I'm curious. Would it be useful to you if SlickEdit converted the Utf-16 to Utf-8 on load? This would mean that you would not be able to search for Utf-16 byte sequences. It would also mean that the BOM at the top of the file would not be displayed. In addition, seek positions on the left would not be correct. This might not matter for you though. '\x00' would still find a Utf-8 character 0. You could also type in Asian characters to search for since they would actually search for the correct Utf-8 sequence of bytes. On save, SlickEdit would have to convert the data from Utf-8 back to Utf-16. This is already done when you are not in hex mode. I hope this makes sense.

If the above is helpful, I'm not sure you need to use Hex view. You can search for '\x00' when not in Hex view. In fact, you can search for any unicode character if you know the code point. Note that turning on "View>Other Ctrl Characters" will help you view null characters and other control characters. Normal text view could work for you if the entire file is UTf-16 data or can be interpreted that way.
« Last Edit: October 03, 2019, 02:51:31 PM by Clark »

storkinsj

  • Community Member
  • Posts: 11
  • Hero Points: 3
Re: Displaying Windows Unicode in Hex View
« Reply #2 on: October 07, 2019, 04:50:12 AM »
Hi,
   Thanks very much for keeping me from thinking I'm crazy- at least in this way.  ;D
 
   I don't think your workaround would work because it may be incorrect: Glyphs (displayed chars) may not display correctly in UTF8 for the UTF16 counterparts.

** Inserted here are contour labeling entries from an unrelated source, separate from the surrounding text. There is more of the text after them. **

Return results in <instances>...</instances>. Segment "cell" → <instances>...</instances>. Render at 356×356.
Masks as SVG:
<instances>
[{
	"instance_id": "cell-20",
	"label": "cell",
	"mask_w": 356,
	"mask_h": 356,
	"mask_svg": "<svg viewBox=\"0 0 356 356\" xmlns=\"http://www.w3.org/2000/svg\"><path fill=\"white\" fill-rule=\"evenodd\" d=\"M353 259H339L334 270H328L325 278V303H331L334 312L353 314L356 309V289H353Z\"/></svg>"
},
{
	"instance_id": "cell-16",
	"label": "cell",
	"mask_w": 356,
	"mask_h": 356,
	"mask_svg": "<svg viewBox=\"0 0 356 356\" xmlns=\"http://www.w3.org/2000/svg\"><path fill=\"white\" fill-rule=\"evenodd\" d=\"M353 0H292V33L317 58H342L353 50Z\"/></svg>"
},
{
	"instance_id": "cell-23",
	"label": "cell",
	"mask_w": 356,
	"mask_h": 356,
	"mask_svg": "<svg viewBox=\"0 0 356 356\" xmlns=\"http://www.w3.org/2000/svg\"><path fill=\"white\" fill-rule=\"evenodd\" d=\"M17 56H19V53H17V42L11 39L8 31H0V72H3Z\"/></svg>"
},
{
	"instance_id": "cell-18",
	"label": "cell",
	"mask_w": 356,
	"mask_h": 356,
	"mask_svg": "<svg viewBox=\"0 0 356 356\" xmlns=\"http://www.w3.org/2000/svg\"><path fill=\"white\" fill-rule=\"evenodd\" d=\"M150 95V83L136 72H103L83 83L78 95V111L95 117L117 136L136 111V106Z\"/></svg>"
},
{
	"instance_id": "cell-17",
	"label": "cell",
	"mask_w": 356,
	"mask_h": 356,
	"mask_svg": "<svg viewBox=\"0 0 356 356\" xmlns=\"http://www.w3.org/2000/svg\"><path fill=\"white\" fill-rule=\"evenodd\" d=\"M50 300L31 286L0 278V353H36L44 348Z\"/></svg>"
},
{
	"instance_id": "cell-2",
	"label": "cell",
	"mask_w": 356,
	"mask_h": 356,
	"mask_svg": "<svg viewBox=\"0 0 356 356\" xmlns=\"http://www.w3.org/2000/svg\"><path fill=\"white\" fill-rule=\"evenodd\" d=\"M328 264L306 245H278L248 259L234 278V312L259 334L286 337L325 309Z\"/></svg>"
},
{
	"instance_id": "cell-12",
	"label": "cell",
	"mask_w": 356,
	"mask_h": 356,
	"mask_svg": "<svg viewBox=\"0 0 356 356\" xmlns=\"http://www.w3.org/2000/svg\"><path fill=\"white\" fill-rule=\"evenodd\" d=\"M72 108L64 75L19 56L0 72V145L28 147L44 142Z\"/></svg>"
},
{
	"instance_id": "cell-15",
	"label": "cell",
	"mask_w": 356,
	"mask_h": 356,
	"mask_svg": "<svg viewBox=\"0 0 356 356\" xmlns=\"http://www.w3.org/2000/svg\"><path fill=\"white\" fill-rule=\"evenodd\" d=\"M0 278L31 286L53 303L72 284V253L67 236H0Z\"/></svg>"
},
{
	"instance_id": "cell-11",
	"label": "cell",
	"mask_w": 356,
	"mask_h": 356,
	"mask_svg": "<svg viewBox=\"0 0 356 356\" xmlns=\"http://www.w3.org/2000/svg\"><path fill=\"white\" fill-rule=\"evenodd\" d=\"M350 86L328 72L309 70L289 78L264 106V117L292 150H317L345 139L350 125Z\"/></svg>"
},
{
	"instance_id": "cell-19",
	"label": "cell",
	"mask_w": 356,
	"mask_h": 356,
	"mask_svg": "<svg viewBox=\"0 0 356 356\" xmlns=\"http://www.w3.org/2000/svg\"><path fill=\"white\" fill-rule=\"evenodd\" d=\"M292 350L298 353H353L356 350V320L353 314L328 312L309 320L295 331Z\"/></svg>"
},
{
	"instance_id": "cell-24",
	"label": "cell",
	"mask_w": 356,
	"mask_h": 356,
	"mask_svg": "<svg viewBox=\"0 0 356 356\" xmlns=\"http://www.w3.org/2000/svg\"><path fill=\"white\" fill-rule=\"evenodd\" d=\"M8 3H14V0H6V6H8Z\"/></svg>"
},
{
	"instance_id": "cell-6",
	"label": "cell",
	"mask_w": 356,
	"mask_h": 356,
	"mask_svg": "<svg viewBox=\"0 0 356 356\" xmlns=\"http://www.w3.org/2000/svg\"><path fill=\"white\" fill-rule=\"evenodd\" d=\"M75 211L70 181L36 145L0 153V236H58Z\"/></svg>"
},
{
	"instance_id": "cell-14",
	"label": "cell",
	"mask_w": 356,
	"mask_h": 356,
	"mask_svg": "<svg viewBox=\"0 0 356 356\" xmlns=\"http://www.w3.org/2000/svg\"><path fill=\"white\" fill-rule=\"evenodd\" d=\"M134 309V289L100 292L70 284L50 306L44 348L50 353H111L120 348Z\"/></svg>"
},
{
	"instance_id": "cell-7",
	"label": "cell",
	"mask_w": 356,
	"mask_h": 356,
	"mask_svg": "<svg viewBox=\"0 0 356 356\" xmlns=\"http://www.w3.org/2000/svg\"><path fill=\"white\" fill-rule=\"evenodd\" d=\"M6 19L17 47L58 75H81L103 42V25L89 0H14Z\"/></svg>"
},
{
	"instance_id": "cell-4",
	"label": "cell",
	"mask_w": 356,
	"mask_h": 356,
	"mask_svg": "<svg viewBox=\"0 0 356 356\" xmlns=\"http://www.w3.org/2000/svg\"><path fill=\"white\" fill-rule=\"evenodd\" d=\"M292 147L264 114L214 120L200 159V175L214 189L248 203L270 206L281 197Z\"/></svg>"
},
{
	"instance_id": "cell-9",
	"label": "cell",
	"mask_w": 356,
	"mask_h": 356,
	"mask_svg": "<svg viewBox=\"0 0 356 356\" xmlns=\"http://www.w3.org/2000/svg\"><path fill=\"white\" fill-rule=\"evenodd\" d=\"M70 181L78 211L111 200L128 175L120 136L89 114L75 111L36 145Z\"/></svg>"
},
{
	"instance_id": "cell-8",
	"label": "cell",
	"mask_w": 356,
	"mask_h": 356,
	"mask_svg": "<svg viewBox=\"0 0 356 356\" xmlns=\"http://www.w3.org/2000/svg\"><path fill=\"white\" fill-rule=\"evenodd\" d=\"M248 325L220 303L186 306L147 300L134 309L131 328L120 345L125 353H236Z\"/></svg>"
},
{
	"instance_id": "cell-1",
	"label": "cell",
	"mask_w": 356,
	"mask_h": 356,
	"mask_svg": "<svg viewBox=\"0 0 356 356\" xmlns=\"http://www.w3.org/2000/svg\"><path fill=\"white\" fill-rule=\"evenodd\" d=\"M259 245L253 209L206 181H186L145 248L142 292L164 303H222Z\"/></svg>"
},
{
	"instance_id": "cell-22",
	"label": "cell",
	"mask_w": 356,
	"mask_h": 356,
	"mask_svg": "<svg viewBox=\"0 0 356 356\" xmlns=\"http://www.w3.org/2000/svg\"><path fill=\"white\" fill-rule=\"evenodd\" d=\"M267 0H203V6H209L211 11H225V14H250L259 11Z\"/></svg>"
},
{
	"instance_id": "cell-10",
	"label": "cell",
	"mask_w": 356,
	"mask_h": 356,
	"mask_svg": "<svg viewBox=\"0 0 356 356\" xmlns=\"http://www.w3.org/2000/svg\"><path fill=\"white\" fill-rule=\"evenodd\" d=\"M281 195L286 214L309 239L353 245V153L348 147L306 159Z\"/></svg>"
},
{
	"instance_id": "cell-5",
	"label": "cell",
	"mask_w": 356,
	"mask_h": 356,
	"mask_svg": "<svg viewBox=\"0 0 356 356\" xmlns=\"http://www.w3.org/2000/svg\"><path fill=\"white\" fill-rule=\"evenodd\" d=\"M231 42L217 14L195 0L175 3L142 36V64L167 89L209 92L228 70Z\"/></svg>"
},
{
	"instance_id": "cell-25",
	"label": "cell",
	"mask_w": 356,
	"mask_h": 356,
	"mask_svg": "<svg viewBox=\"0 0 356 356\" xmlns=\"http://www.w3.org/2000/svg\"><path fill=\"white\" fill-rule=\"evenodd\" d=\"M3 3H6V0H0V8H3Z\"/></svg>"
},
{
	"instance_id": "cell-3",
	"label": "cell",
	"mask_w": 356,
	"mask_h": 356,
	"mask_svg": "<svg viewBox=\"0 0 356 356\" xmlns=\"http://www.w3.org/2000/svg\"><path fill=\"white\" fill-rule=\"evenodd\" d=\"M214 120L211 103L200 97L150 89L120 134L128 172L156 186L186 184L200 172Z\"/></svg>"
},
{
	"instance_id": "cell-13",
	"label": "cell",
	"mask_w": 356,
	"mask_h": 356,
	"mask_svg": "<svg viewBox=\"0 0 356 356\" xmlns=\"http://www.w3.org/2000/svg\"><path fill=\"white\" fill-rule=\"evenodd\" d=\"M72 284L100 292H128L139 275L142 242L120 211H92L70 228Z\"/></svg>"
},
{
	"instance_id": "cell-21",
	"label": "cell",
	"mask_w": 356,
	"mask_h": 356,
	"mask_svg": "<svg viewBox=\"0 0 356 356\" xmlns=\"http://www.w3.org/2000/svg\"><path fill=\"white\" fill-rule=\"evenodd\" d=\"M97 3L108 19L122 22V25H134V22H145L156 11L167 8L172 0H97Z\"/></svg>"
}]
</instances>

   While I couldn't seem to search for the code point correctly in text view, I have worked around the issue with this workflow:
  • Switch UTF16 file to hex view
  • Search with Regex
  • Switch back to Text View and locate cursor

At first I was not sure I could properly identify the character (since 2 bytes are involved and the find could happen in first or second byte), but then I inserted the character using the hex codes then switched back to text view to see if I got it.

Overall I was able to identify several "Risky" UTF16 characters through this exercise that contained the ascii codes of Windows PATH control chars.

I hope this is useful to someone dealing with UTF16. I don't think changing the behavior as you mentioned will help but it's good to know you can switch back and forth from hex view to get the same result as the cursor is updated.

Clark

  • SlickEdit Team Member
  • Senior Community Member
  • *
  • Posts: 6944
  • Hero Points: 531
Re: Displaying Windows Unicode in Hex View
« Reply #3 on: October 07, 2019, 01:21:30 PM »
The regex syntax for searching for a unicode code point is like this:

\N{U+hhhhhhhh}

or

\x{hhhhhhhhh}

If you can figure out what the Utf-16 conversion for the surrogates is, the above will work. The other cases should be simple.
« Last Edit: October 07, 2019, 03:29:14 PM by Clark »